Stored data
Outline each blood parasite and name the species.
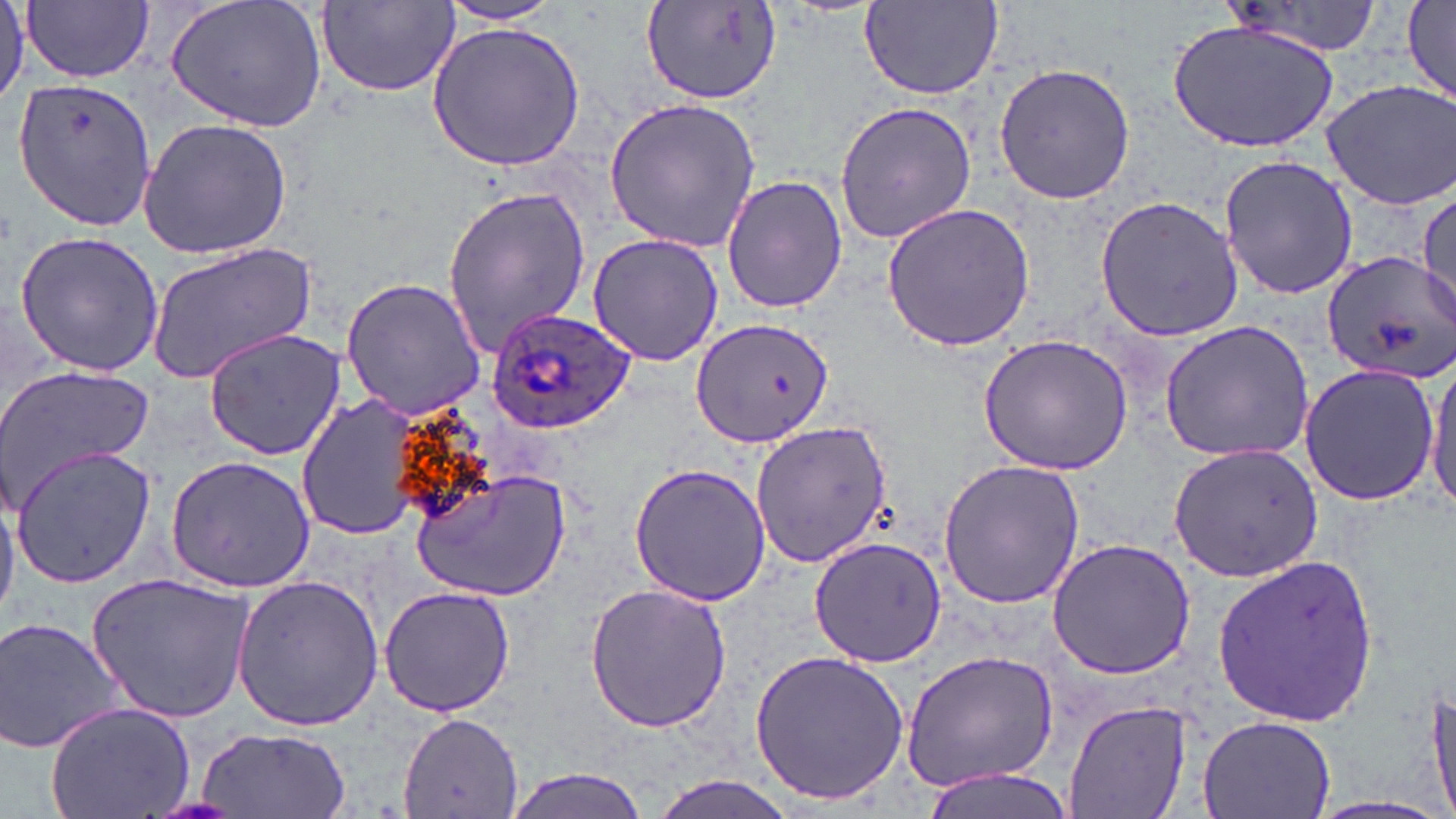

Approximate bounding boxes as (x1,y1)-(x2,y2) corner pairs in pixels.
Plasmodium ovale-infected red blood cells: (485,306)-(637,433).
No Plasmodium falciparum, Plasmodium malariae, Plasmodium vivax, Babesia divergens, or Trypanosoma brucei observed.

Uninfected red blood cell locations: (23,0)-(154,83), (166,0)-(326,134), (316,1)-(461,98), (1400,1)-(1455,101), (640,2)-(783,105), (858,2)-(1005,100), (436,3)-(568,29), (1169,18)-(1339,154), (426,21)-(587,170), (993,61)-(1137,202), (13,79)-(155,229), (1321,80)-(1456,210), (603,98)-(762,255), (833,99)-(977,244), (135,118)-(295,259), (1218,154)-(1358,301), (722,173)-(846,314), (441,183)-(591,359), (1416,187)-(1456,323), (1094,195)-(1245,342), (880,201)-(1035,350), (13,229)-(165,377), (587,234)-(725,368), (146,243)-(317,381), (1323,251)-(1456,384), (341,275)-(486,418), (687,317)-(834,449), (1158,318)-(1316,463), (203,327)-(345,461), (977,332)-(1135,475), (1426,354)-(1456,516), (1296,363)-(1440,506), (0,368)-(154,510), (298,393)-(429,543), (750,419)-(892,569), (1168,442)-(1322,579), (10,447)-(158,587), (165,455)-(316,593), (937,458)-(1086,609), (629,462)-(772,604), (410,467)-(573,601), (0,482)-(20,620), (808,536)-(950,668), (1046,537)-(1197,679), (1211,553)-(1380,731), (86,575)-(256,725), (230,575)-(384,733), (584,581)-(735,735), (378,586)-(517,717), (1,614)-(127,756), (900,647)-(1062,794), (747,649)-(913,806), (1427,675)-(1456,819), (1065,699)-(1192,819), (46,701)-(195,819), (399,711)-(522,816), (1197,713)-(1335,819), (192,727)-(354,819), (914,767)-(1079,819), (500,769)-(652,819), (644,774)-(810,819), (1298,796)-(1456,819). Slide-level diagnosis: Plasmodium ovale. Captured at 1000x magnification. Image is 1456×819 pixels. One field of a larger specimen. May-Grünwald-Giemsa-stained preparation. Thin blood film. Optical microscopy.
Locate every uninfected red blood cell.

> _PROBLEM REQUIREMENTS_
Write out every line above exactly as it is, leaving out the pictures.

> _RESULT_
Outline each blood parasite and name the species.

Approximate bounding boxes as (x1,y1)-(x2,y2) corner pairs in pixels.
Plasmodium ovale-infected red blood cells: (485,306)-(637,433).
No Plasmodium falciparum, Plasmodium malariae, Plasmodium vivax, Babesia divergens, or Trypanosoma brucei observed.

Uninfected red blood cell locations: (23,0)-(154,83), (166,0)-(326,134), (316,1)-(461,98), (1400,1)-(1455,101), (640,2)-(783,105), (858,2)-(1005,100), (436,3)-(568,29), (1169,18)-(1339,154), (426,21)-(587,170), (993,61)-(1137,202), (13,79)-(155,229), (1321,80)-(1456,210), (603,98)-(762,255), (833,99)-(977,244), (135,118)-(295,259), (1218,154)-(1358,301), (722,173)-(846,314), (441,183)-(591,359), (1416,187)-(1456,323), (1094,195)-(1245,342), (880,201)-(1035,350), (13,229)-(165,377), (587,234)-(725,368), (146,243)-(317,381), (1323,251)-(1456,384), (341,275)-(486,418), (687,317)-(834,449), (1158,318)-(1316,463), (203,327)-(345,461), (977,332)-(1135,475), (1426,354)-(1456,516), (1296,363)-(1440,506), (0,368)-(154,510), (298,393)-(429,543), (750,419)-(892,569), (1168,442)-(1322,579), (10,447)-(158,587), (165,455)-(316,593), (937,458)-(1086,609), (629,462)-(772,604), (410,467)-(573,601), (0,482)-(20,620), (808,536)-(950,668), (1046,537)-(1197,679), (1211,553)-(1380,731), (86,575)-(256,725), (230,575)-(384,733), (584,581)-(735,735), (378,586)-(517,717), (1,614)-(127,756), (900,647)-(1062,794), (747,649)-(913,806), (1427,675)-(1456,819), (1065,699)-(1192,819), (46,701)-(195,819), (399,711)-(522,816), (1197,713)-(1335,819), (192,727)-(354,819), (914,767)-(1079,819), (500,769)-(652,819), (644,774)-(810,819), (1298,796)-(1456,819). Slide-level diagnosis: Plasmodium ovale. Captured at 1000x magnification. Image is 1456×819 pixels. One field of a larger specimen. May-Grünwald-Giemsa-stained preparation. Thin blood film. Optical microscopy.
Locate every uninfected red blood cell.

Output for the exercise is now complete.